Status of the NLPDifferentiator.

Parameters:
  • LICQ (Optional[bool]) –

  • SC (Optional[bool]) –

  • residuals (Optional[ndarray]) –

  • lse_solved (bool) –

  • full_rank (Optional[bool]) –

  • sym_KKT (bool) –

  • reduced_nlp (bool) –

Methods#

Attributes#

LICQ#

NLPDifferentiatorStatus.LICQ: Optional[bool] = None#

Linear independence constraint qualification. Status is only updated if check_LICQ is set to True. The value is None if condition is not checked.

SC#

NLPDifferentiatorStatus.SC: Optional[bool] = None#

Strict complementarity. Status is only updated if check_SC is set to True. The value is None if condition is not checked.

full_rank#

NLPDifferentiatorStatus.full_rank: Optional[bool] = None#

Status of the rank of the KKT matrix.
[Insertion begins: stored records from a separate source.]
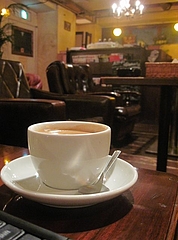 cafe_carat_05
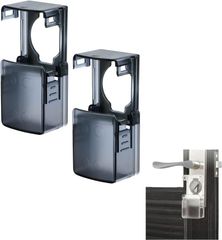 Item thumbnail for item efd27813-8e75-4ef5-bd73-2d29e2da322d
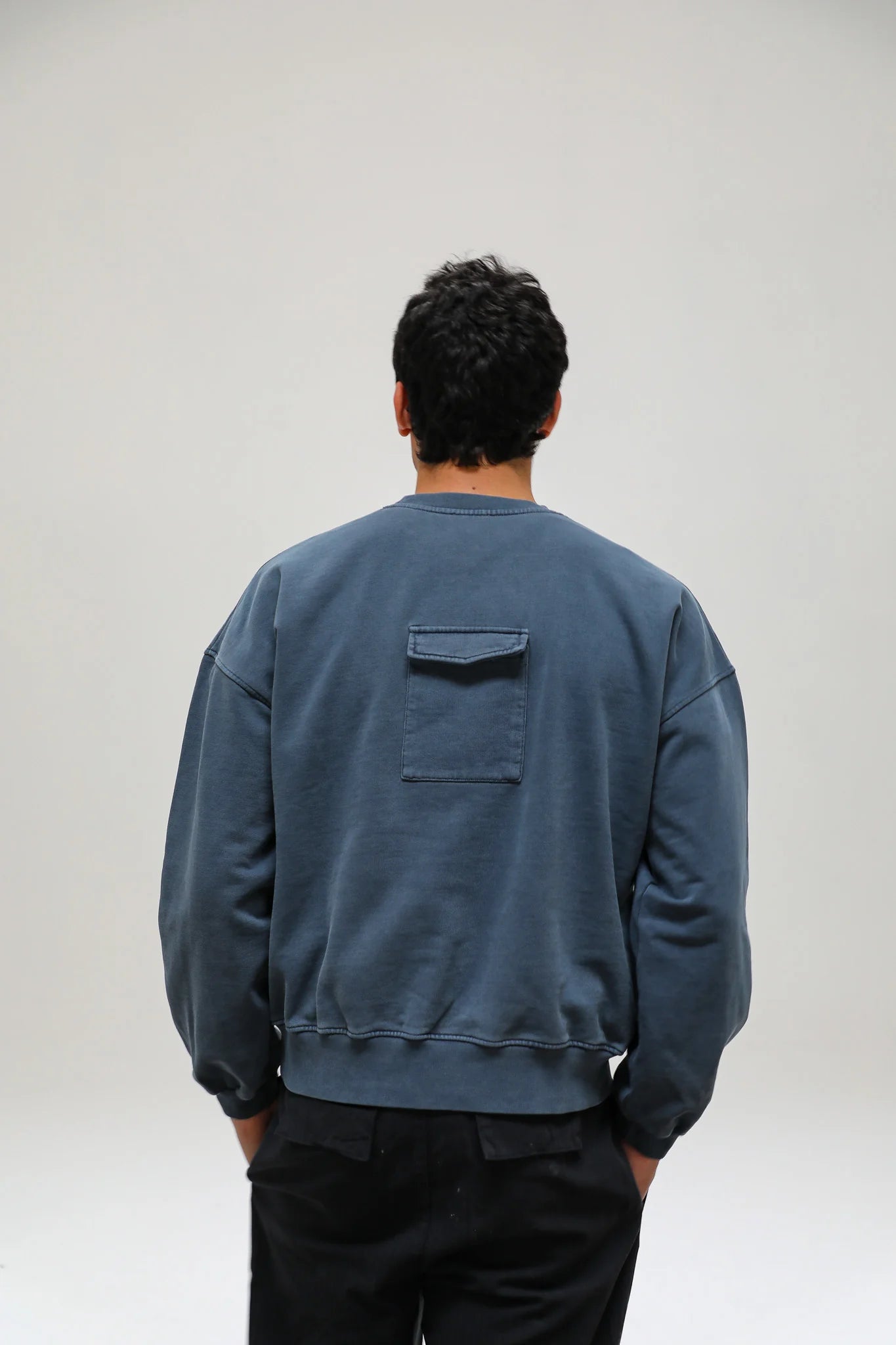 JERSEY AZUL-3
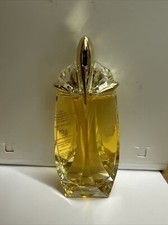 Alien Eau Extraordinaire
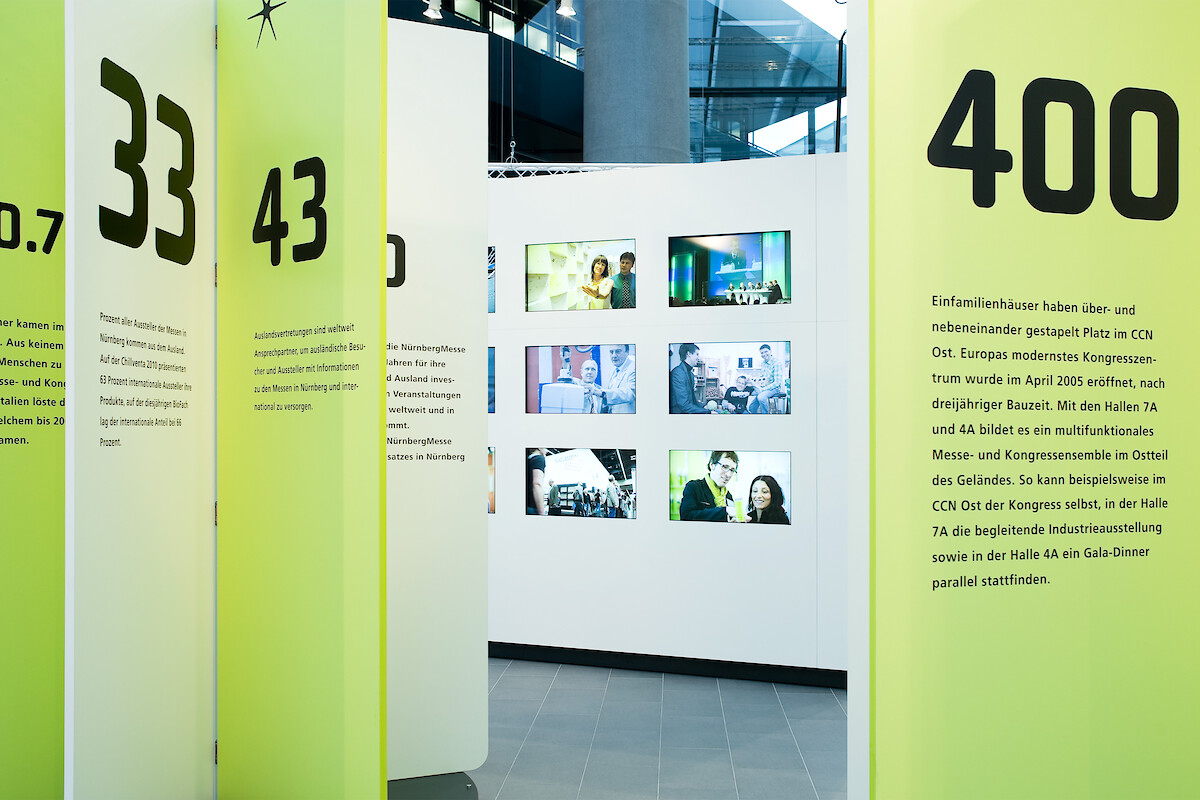  (Gerd Grimm &copy;&nbsp;Marius Schreyer Design)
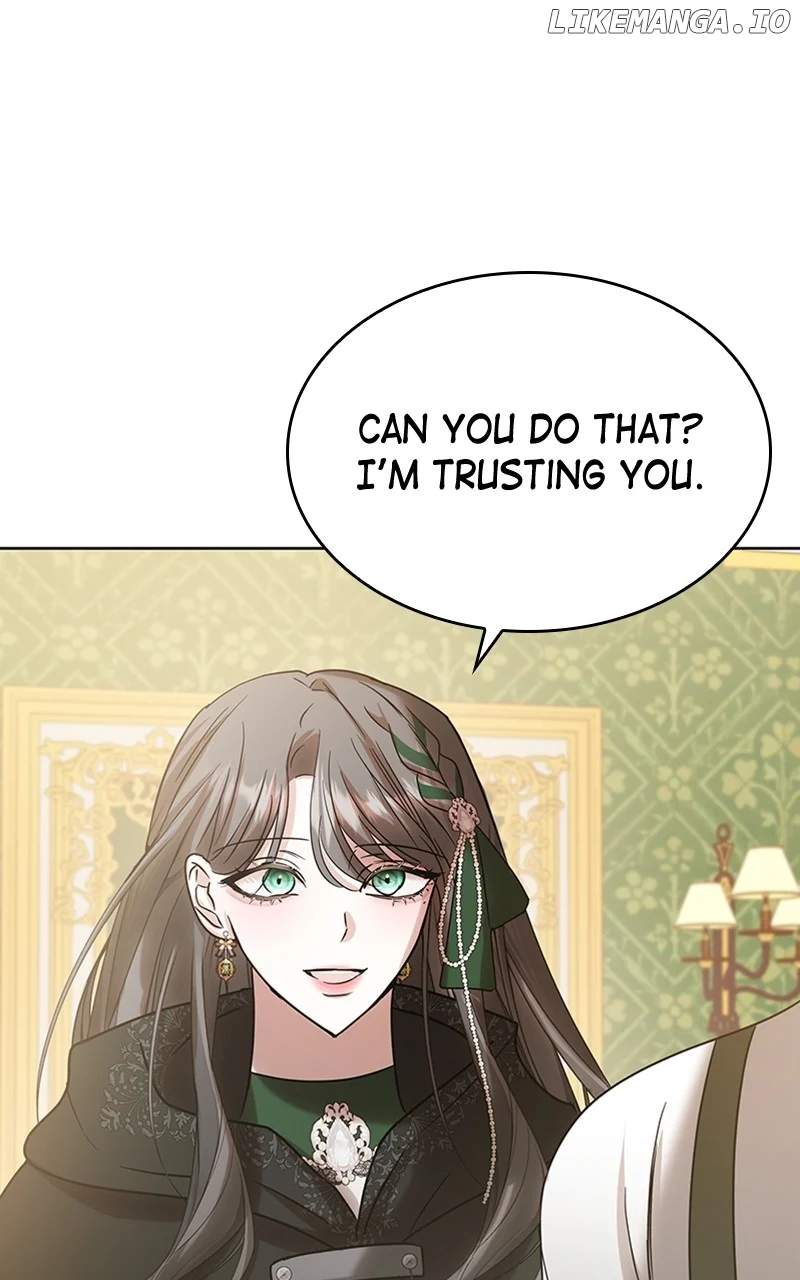 ch 37 9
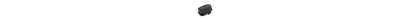 ACID Acid Fahrradtasche TOPTUBE 1 538685-01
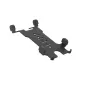 Ergonomic Solutions SpacePole Payment WisePOS E MultiGrip™ (bez rukoväte)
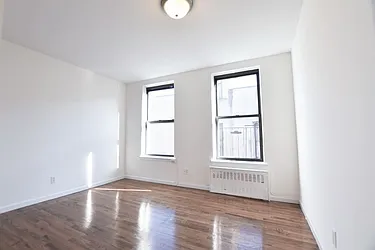 Rented by Bold New York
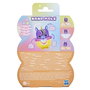 Hasbro Nano-mals Stardream la licorne, compagnon électronique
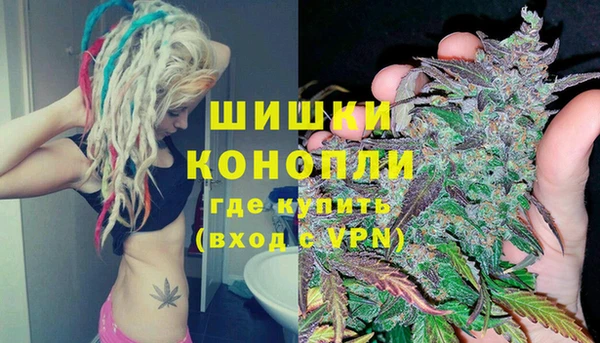 apvp Михайлов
True if the matrix has full rank. Status is only updated if check_rank is set to True. The value is None if condition is not checked.

lse_solved#

NLPDifferentiatorStatus.lse_solved: bool = False#

Status of the linear system of equations. True if the system is solved successfully. The value is None if condition is not checked.

reduced_nlp#

NLPDifferentiatorStatus.reduced_nlp: bool = False#

Status of preparing the reduced NLP. True if the NLP has been prepared.

residuals#

NLPDifferentiatorStatus.residuals: Optional[ndarray] = None#

Residuals of the KKT system. Status is only updated if track_residuals is set to True. The value is None if condition is not checked.

sym_KKT#

NLPDifferentiatorStatus.sym_KKT: bool = False#

Status of preparing the symbolic KKT matrix. True if the matrix has been prepared.